Stored data
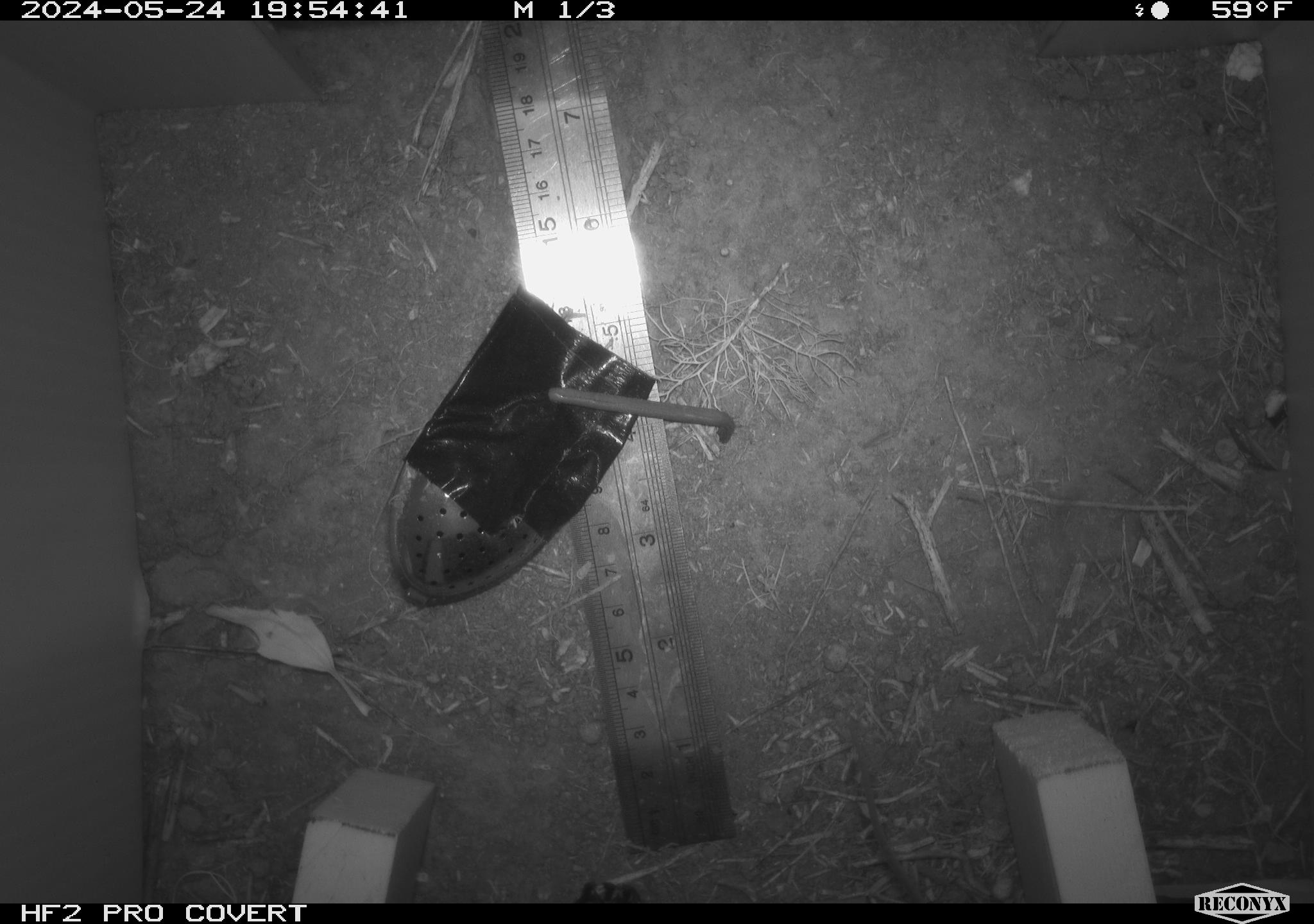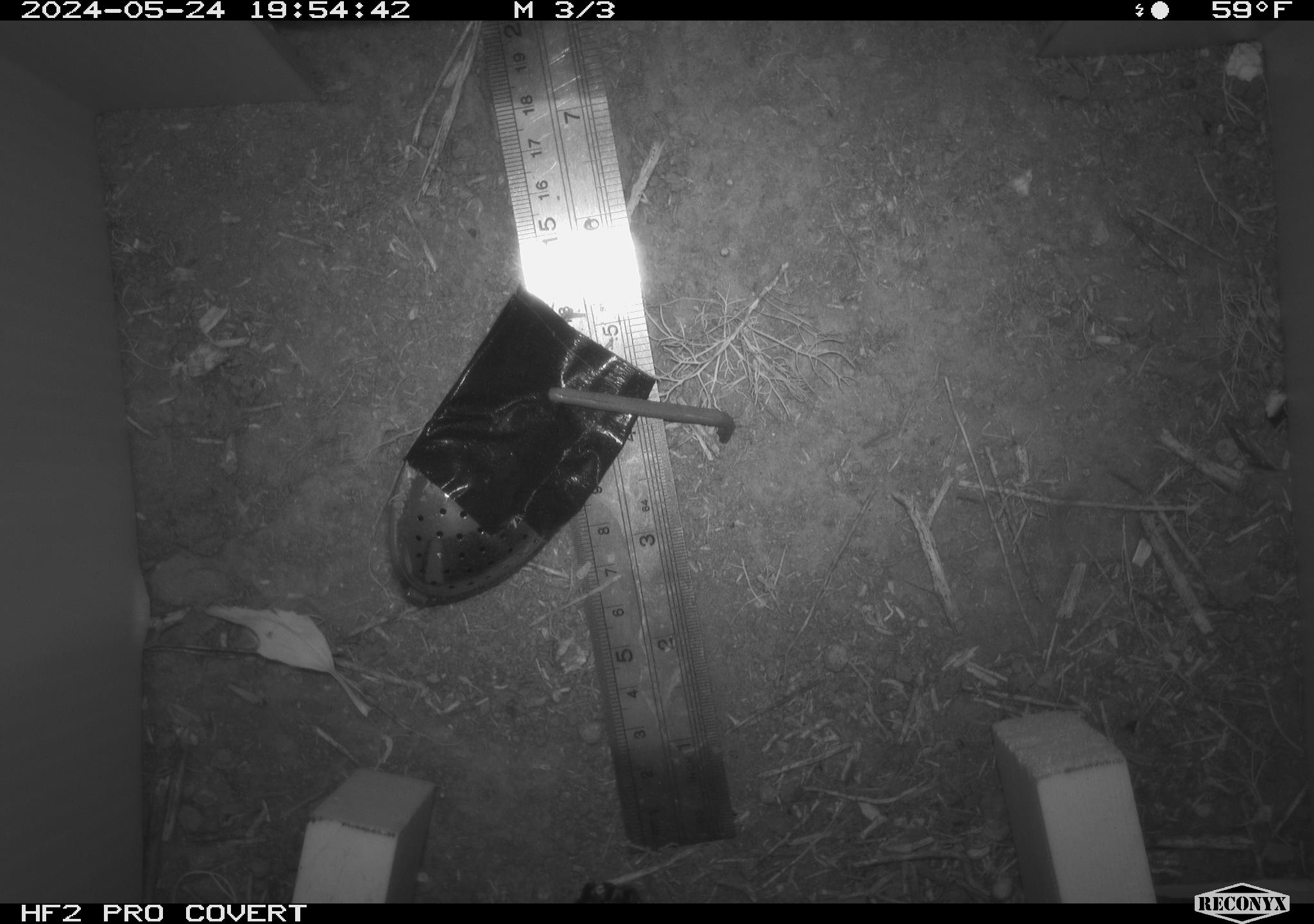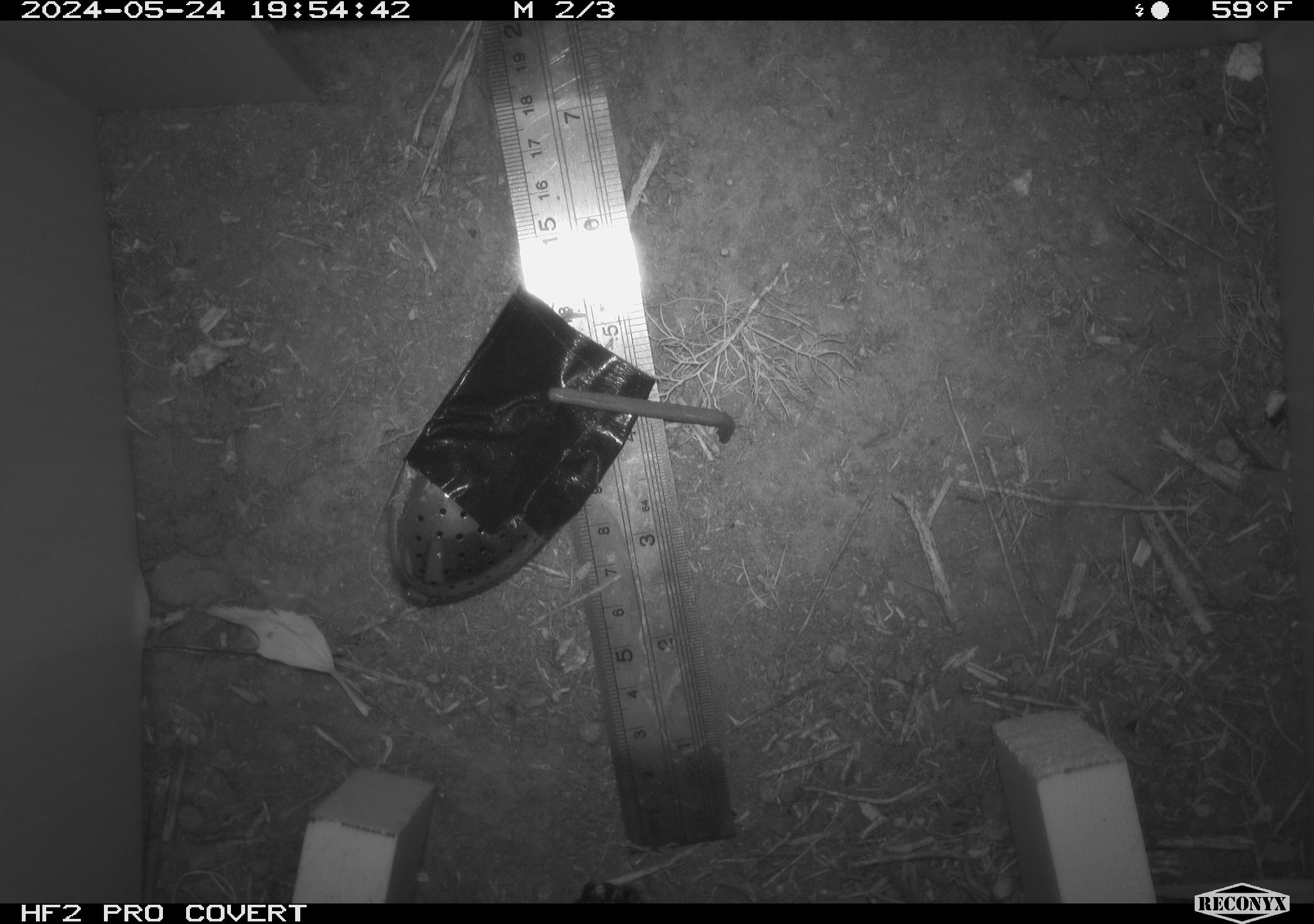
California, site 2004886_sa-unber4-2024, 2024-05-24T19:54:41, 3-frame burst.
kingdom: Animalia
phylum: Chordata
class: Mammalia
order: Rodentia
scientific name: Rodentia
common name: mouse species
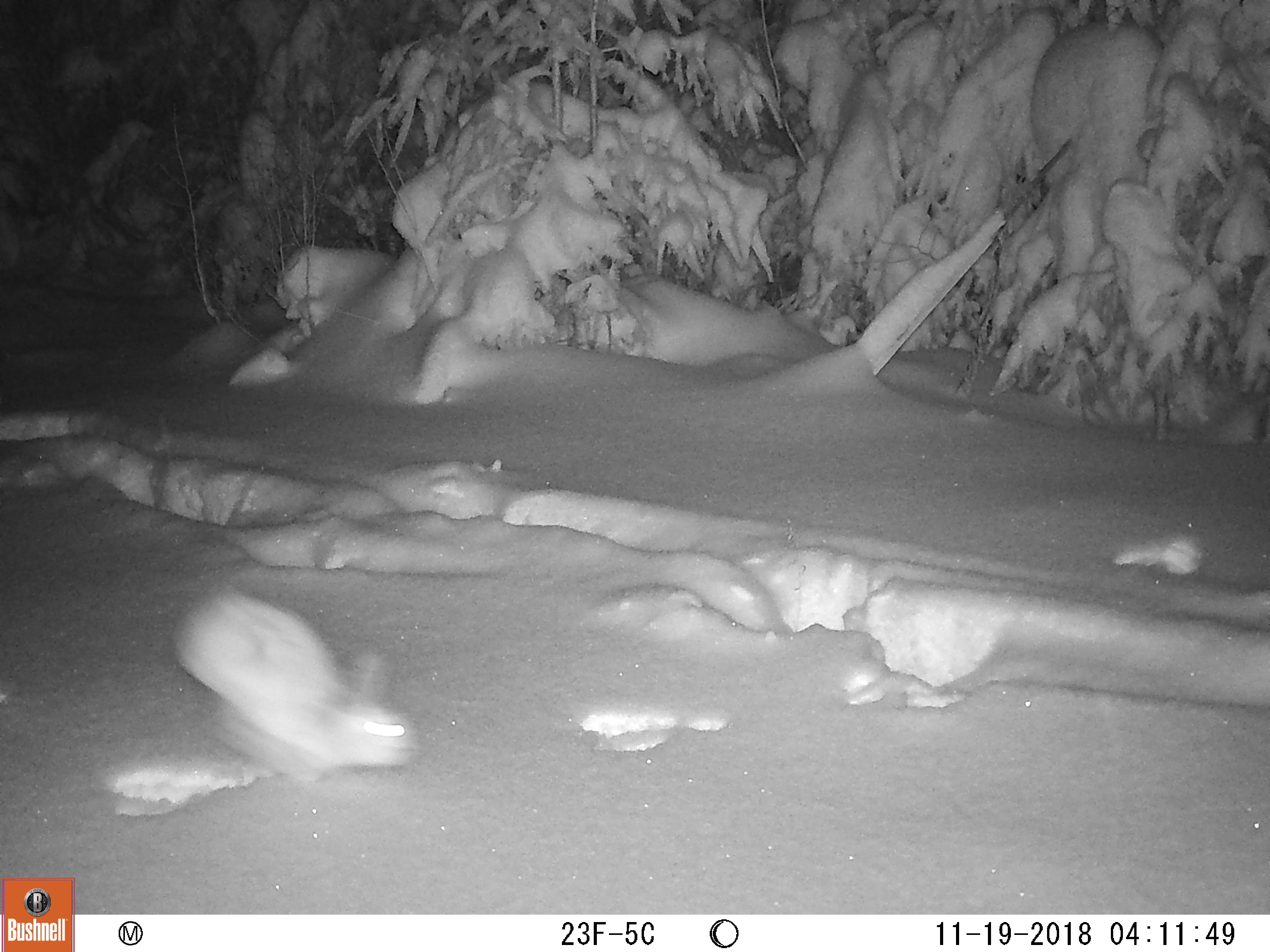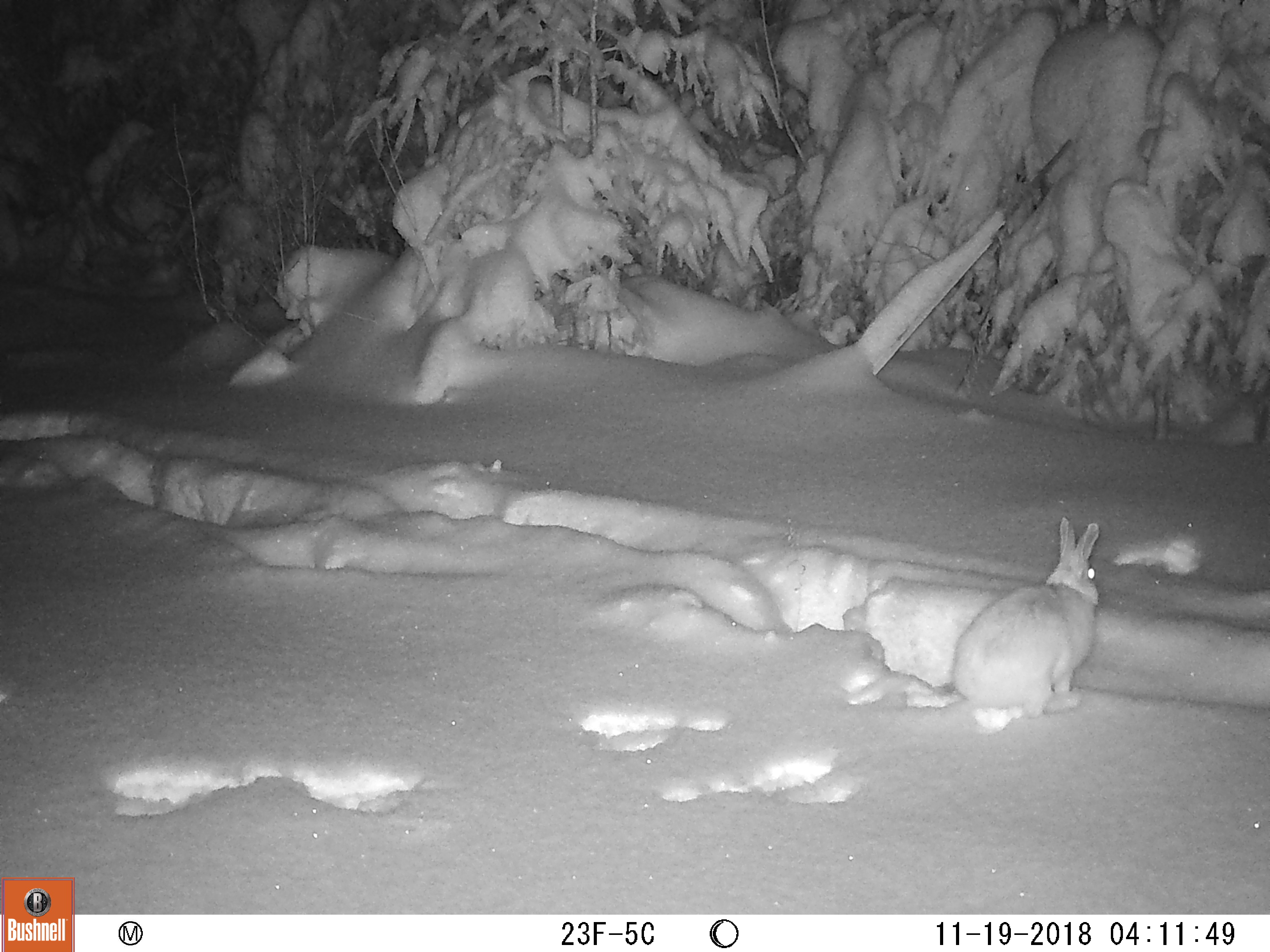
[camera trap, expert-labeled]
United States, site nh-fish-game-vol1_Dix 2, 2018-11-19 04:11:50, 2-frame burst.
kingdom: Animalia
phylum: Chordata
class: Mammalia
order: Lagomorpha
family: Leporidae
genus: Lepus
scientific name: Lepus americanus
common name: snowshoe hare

**WORK ORDER**. Set down exactly, and only, the lines from the one holding "common name: mouse species" to the end of the records above, leaving every picture out.

**FINISHED EXERCISE**.
common name: mouse species
[camera trap, expert-labeled]
United States, site nh-fish-game-vol1_Dix 2, 2018-11-19 04:11:50, 2-frame burst.
kingdom: Animalia
phylum: Chordata
class: Mammalia
order: Lagomorpha
family: Leporidae
genus: Lepus
scientific name: Lepus americanus
common name: snowshoe hare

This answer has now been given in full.